--- Document text ---
%%
# Keyboard Inventions



## MudPuppy2015 (Apr 7, 2011)

Of all the invented third party keyboards I have not seen any with the numbers and letters on the same screen. I an not an application designer. But, is it that hard to invent a keyboard application that has this feature?


----------



## sobeit (Nov 11, 2007)

it has more to do with screen space than not being about to do it. On the side note, there are apps out there that do have both on the screen.


----------



## MudPuppy2015 (Apr 7, 2011)

sobeit said:


> it has more to do with screen space than not being about to do it. On the side note, there are apps out there that do have both on the screen.


 I have one but I can not make that my default keyboard on iPad. Space just one more line. All that would need to. all that has to be done is make the other letter keys a bit smaller.
%%
--- Set task 1 ---
In the keyboard thread, on which device does MudPuppy2015 say the keyboard app cannot be made the default?
--- Set task 2 ---
Retype the keyboard thread between "I have one but" and "a bit smaller.", inclusive.
--- Set task 3 ---
Continue the keyboard thread from where it stops.
The listing that comes after this thread is not needed.

--- Listing ---
%%
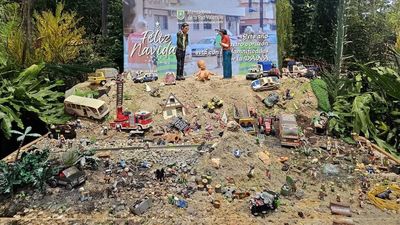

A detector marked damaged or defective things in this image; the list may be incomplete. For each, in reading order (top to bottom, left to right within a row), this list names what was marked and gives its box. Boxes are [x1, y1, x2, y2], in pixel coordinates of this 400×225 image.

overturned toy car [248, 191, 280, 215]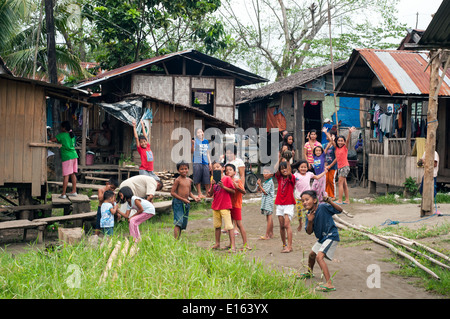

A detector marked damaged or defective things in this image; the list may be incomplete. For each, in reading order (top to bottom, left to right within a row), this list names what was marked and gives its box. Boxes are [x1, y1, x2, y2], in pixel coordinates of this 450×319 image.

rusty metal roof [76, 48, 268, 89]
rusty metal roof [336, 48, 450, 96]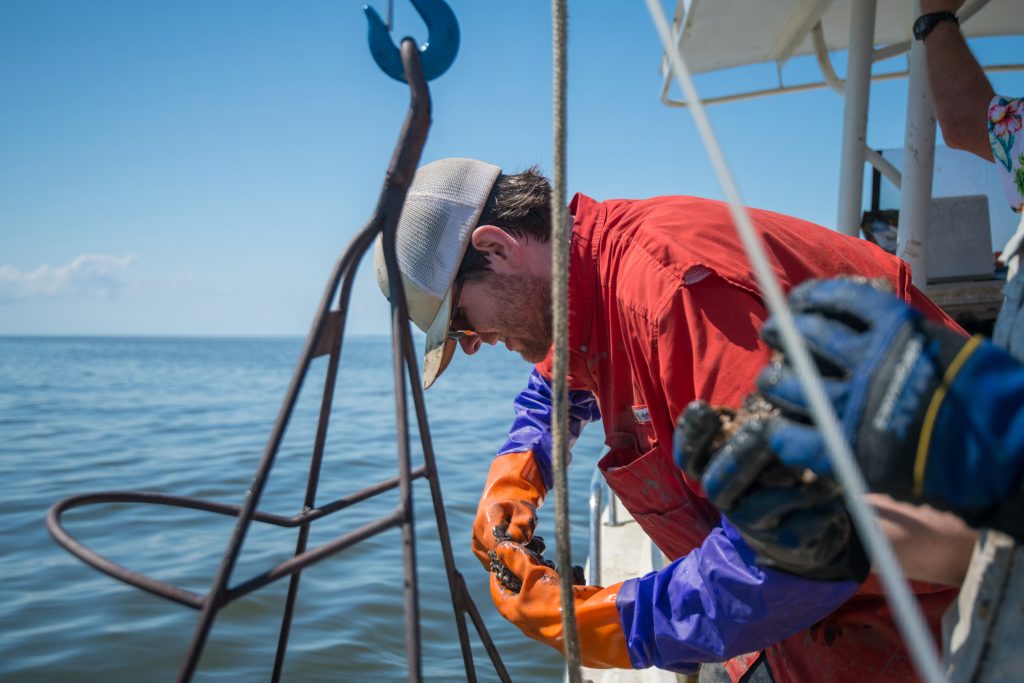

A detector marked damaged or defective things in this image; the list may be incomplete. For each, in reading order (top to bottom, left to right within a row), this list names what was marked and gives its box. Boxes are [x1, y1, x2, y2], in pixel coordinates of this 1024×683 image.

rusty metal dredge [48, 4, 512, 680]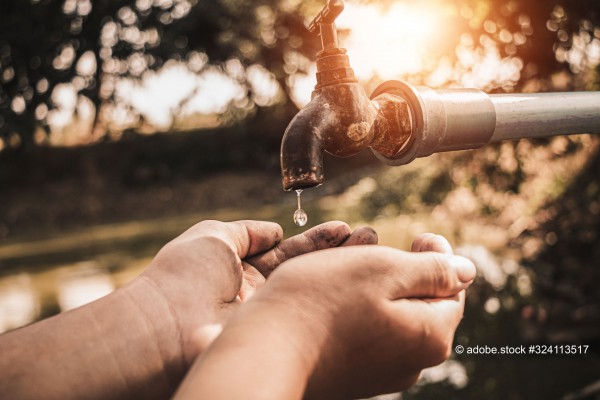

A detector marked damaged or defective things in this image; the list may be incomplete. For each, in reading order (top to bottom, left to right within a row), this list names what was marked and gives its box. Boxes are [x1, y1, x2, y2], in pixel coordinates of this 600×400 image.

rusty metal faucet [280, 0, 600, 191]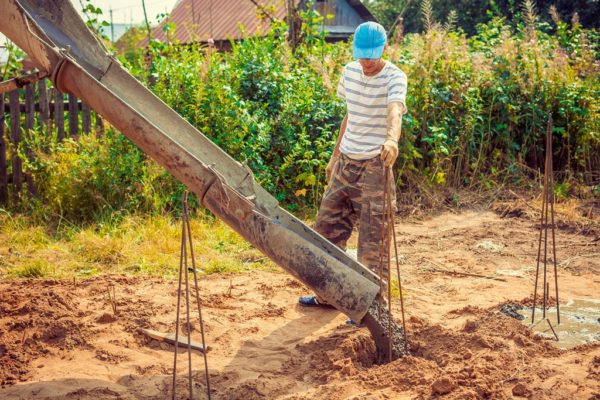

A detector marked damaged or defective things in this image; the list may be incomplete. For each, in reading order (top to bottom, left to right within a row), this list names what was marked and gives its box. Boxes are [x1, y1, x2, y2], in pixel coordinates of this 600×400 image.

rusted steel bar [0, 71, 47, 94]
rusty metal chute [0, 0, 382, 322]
%%
%%
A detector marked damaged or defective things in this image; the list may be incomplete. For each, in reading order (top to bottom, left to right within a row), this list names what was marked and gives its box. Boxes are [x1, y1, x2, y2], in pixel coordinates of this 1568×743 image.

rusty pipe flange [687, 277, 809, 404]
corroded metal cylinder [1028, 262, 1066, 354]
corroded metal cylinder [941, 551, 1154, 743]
%%
%%
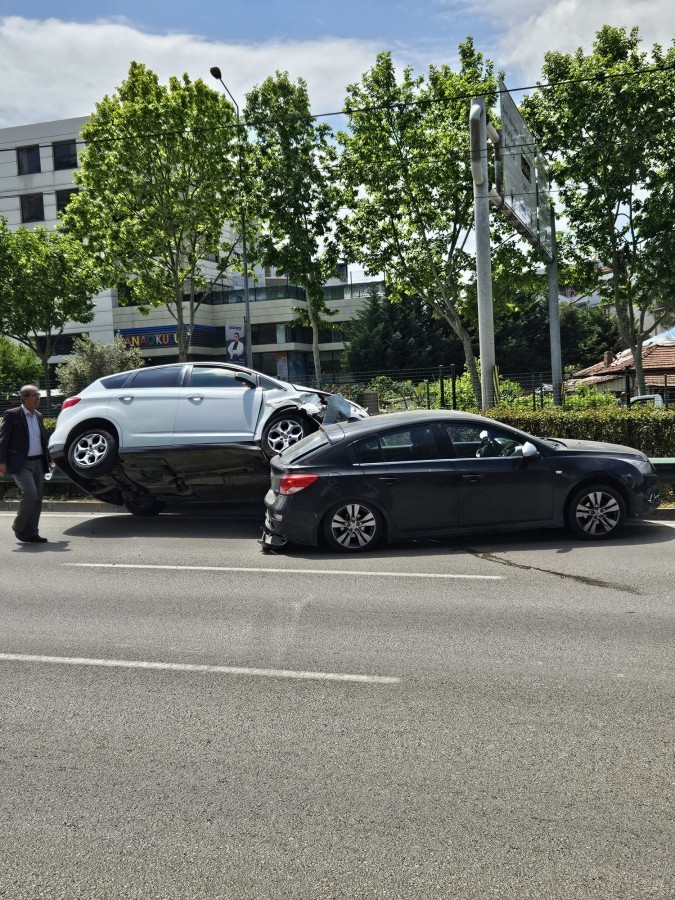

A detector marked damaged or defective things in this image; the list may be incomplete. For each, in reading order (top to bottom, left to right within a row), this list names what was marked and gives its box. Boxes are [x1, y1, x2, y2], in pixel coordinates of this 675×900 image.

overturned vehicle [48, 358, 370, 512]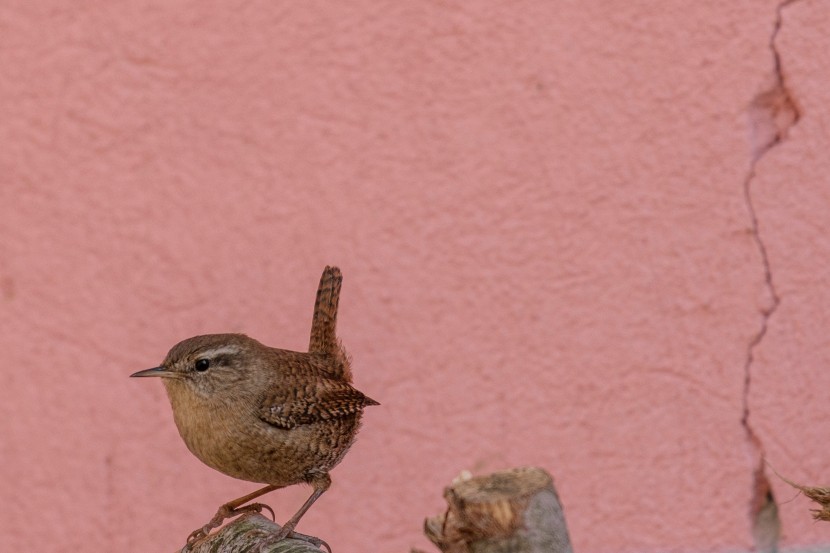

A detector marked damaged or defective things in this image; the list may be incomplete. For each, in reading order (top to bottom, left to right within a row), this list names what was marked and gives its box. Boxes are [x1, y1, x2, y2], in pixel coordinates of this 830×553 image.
%%
--- Exercise response 1 ---
The iPad.

--- Exercise response 2 ---
I have one but I can not make that my default keyboard on iPad. Space just one more line. All that would need to. all that has to be done is make the other letter keys a bit smaller.

--- Exercise response 3 ---
Here is the one I am referring to.

The one that I have is the only one that I saw so far in the App Store.


----------



## Masterchiefxx17 (Feb 27, 2010)

You can typically customize SwiftKey to have those settings (At least you can on Android):

SwiftKey Keyboard for iPhone, iPad & iPod Touch


----------



## MudPuppy2015 (Apr 7, 2011)

Masterchiefxx17 said:


> You can typically customize SwiftKey to have those settings (At least you can on Android): SwiftKey Keyboard for iPhone, iPad & iPod Touch


Not on this version. I put a suggestion this feature be added.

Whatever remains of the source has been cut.